Material provided
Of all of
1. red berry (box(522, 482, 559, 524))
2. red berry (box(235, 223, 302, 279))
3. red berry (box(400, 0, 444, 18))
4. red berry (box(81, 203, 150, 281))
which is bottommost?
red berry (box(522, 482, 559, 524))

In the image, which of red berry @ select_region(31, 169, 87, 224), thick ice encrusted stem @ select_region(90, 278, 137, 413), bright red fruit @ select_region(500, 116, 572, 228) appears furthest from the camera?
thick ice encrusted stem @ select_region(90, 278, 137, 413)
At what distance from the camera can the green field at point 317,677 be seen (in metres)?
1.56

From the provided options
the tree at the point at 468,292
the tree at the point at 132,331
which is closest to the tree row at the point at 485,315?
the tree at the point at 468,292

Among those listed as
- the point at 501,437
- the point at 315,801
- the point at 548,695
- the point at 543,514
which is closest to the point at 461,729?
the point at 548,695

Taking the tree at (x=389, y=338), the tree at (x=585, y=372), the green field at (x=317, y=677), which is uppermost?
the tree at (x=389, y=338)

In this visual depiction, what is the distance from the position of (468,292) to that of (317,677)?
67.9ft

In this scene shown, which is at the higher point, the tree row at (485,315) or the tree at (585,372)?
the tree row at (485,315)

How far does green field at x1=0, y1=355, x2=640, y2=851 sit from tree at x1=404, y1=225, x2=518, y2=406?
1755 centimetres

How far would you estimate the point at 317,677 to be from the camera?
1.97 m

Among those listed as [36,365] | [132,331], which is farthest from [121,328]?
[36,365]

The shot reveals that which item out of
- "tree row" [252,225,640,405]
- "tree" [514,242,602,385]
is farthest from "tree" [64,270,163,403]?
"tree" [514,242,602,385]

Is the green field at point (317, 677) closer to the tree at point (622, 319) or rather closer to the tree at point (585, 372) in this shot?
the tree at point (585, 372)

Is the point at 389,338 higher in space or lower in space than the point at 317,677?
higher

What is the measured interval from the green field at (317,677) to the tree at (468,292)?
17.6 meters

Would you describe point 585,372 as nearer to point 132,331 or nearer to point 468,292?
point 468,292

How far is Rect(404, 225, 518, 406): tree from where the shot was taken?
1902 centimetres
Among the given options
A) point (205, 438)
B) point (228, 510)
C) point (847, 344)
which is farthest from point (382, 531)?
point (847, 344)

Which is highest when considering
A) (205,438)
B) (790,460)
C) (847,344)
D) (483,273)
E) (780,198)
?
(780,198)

Instructions for the task
Edit the records above so that each "green field" reads "grassy meadow". Leave every other character as it stands.

Written solution
Of all of
1. red berry (box(522, 482, 559, 524))
2. red berry (box(235, 223, 302, 279))
3. red berry (box(400, 0, 444, 18))
4. red berry (box(81, 203, 150, 281))
which is bottommost?
red berry (box(522, 482, 559, 524))

In the image, which of red berry @ select_region(31, 169, 87, 224), thick ice encrusted stem @ select_region(90, 278, 137, 413), bright red fruit @ select_region(500, 116, 572, 228) appears furthest from the camera?
thick ice encrusted stem @ select_region(90, 278, 137, 413)
At what distance from the camera can the grassy meadow at point 317,677 be seen (in metres)?
1.56

From the provided options
the tree at the point at 468,292
the tree at the point at 132,331
which is closest to the tree row at the point at 485,315?
the tree at the point at 468,292

Among those listed as
- the point at 501,437
- the point at 315,801
- the point at 548,695
- the point at 543,514
which is closest to the point at 461,729?
the point at 548,695

Taking the tree at (x=389, y=338), the tree at (x=585, y=372), the grassy meadow at (x=317, y=677), which is uppermost?
the tree at (x=389, y=338)

In this visual depiction, what is the distance from the position of (468,292) to that of (317,677)?
67.9ft

In this scene shown, which is at the higher point, the tree row at (485,315) or the tree at (585,372)?
the tree row at (485,315)

How far does grassy meadow at x1=0, y1=355, x2=640, y2=851 sit from tree at x1=404, y1=225, x2=518, y2=406?
1755 centimetres

How far would you estimate the point at 317,677 to be from the camera?
1.97 m

Among those listed as [36,365] | [132,331], which is farthest from [121,328]?
[36,365]

The shot reveals that which item out of
- "tree row" [252,225,640,405]
- "tree" [514,242,602,385]
is farthest from "tree" [64,270,163,403]?
"tree" [514,242,602,385]

Is the grassy meadow at point (317, 677) closer to the tree at point (622, 319) or rather closer to the tree at point (585, 372) in this shot?
the tree at point (585, 372)

Is the point at 389,338 higher in space or lower in space than the point at 317,677?
higher

What is the measured interval from the grassy meadow at (317,677) to the tree at (468,292)?
17.6 meters

Would you describe point 585,372 as nearer to point 132,331 or nearer to point 468,292?
point 468,292

How far is Rect(404, 225, 518, 406): tree from where the shot was taken?
1902 centimetres
Among the given options
A) point (205, 438)
B) point (228, 510)
C) point (847, 344)
which is farthest from point (382, 531)?
point (847, 344)

Which is highest when considering
A) (205,438)
B) (790,460)
C) (847,344)
D) (483,273)
E) (780,198)
?
(780,198)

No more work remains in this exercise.